-- Source text --
■ ■ ■ ■

Slow fp16 GEMM on 4090

goodgame · April 4, 2024, 12:22pm

I opened a issue recently in GitHub. The documented speed of fp16 GEMM on 4090 is 330 TFLOPS(with fp16 accumulation) and 165FLOPS(with fp32 accumulation). I run the following benchmark code on my 4090 machine.

import torch
print(torch.backends.cuda.matmul.allow_fp16_reduced_precision_reduction)
x = torch.randn(4096, 4096, device="cuda:0", dtype=torch.float16)
y = torch.randn(4096, 4096, device="cuda:0", dtype=torch.float16)
start = torch.cuda.Event(enable_timing=True)
end = torch.cuda.Event(enable_timing=True)
# warmup 
for _ in range(1000):
    out = x.mm(y)
start.record()
for _ in range(1000):
    out = x.mm(y)
end.record()
end.synchronize()
time = start.elapsed_time(end)
print(f"TFLOPs {4096*4096*4096*2/1e9/(time/1000)}")

■ ■ ■ ■

-- Data under study --
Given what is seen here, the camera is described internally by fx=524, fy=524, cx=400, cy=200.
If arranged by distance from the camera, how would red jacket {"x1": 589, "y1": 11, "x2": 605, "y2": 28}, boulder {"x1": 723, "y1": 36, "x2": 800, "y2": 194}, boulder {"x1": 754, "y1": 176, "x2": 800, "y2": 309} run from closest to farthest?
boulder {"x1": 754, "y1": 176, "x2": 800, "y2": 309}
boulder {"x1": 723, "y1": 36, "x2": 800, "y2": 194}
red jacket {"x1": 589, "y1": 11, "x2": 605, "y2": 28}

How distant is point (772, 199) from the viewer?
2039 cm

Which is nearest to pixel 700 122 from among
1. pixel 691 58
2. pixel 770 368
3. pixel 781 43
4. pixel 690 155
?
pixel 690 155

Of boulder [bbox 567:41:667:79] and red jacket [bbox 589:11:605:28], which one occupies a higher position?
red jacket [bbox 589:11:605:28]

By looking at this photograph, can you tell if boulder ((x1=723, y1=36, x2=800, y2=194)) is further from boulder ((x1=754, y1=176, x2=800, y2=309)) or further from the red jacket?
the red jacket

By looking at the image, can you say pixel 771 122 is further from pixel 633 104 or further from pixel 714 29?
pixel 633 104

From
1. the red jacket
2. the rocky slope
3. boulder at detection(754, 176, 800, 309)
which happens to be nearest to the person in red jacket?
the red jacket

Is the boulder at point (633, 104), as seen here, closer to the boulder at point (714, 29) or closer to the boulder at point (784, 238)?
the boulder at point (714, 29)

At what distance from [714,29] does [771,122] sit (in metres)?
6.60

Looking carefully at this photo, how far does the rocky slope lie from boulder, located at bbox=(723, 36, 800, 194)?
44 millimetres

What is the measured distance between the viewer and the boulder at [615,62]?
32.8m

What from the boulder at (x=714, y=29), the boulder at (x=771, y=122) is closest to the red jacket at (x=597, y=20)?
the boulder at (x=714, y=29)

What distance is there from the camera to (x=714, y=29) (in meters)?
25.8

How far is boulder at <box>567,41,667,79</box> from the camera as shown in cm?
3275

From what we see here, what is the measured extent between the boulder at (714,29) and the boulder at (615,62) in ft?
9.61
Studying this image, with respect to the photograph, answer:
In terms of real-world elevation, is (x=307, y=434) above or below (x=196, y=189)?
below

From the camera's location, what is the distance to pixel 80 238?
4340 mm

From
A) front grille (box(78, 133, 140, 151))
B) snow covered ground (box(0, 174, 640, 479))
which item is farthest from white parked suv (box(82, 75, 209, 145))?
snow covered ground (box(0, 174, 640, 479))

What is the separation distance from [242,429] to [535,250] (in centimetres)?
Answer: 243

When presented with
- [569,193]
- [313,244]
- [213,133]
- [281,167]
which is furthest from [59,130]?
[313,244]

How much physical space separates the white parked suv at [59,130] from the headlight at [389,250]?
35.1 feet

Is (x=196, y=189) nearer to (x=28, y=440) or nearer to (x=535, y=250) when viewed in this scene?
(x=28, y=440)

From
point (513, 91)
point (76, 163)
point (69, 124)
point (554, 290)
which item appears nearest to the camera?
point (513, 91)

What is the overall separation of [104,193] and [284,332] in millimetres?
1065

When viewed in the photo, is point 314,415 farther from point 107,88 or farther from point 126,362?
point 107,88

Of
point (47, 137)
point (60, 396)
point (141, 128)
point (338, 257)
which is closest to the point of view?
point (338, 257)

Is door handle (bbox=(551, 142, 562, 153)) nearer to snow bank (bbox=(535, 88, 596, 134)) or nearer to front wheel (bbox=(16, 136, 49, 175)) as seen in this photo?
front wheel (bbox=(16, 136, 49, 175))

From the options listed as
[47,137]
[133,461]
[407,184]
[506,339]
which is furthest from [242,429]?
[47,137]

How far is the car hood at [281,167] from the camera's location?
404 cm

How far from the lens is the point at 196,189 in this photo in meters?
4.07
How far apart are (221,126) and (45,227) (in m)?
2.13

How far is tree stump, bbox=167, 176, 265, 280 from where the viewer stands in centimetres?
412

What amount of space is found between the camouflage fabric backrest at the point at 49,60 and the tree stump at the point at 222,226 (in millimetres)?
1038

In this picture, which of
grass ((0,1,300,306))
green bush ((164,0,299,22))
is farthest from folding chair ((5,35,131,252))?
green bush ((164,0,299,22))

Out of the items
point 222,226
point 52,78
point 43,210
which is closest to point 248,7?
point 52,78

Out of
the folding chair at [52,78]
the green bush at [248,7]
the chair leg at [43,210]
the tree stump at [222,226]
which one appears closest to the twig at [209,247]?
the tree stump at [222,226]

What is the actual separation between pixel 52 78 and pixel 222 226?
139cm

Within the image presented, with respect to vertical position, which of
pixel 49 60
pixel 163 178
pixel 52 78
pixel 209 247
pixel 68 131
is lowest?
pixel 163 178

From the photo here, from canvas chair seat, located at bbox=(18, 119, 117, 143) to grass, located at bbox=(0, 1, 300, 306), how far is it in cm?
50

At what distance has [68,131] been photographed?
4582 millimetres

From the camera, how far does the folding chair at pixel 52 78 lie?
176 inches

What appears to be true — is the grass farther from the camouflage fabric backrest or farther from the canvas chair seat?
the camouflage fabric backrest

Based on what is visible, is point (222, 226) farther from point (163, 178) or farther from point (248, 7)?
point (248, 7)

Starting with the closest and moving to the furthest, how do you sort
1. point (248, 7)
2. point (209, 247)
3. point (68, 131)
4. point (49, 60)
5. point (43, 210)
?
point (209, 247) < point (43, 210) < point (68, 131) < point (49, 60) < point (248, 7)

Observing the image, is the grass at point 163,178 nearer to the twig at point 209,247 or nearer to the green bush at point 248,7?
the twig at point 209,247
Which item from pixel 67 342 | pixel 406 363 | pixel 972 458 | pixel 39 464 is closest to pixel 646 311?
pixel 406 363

■ ■ ■ ■

-- Action item --
In the post about slow fp16 GEMM on the 4090, what is the documented fp16 GEMM speed with fp16 accumulation?

-- Written answer --
330 TFLOPS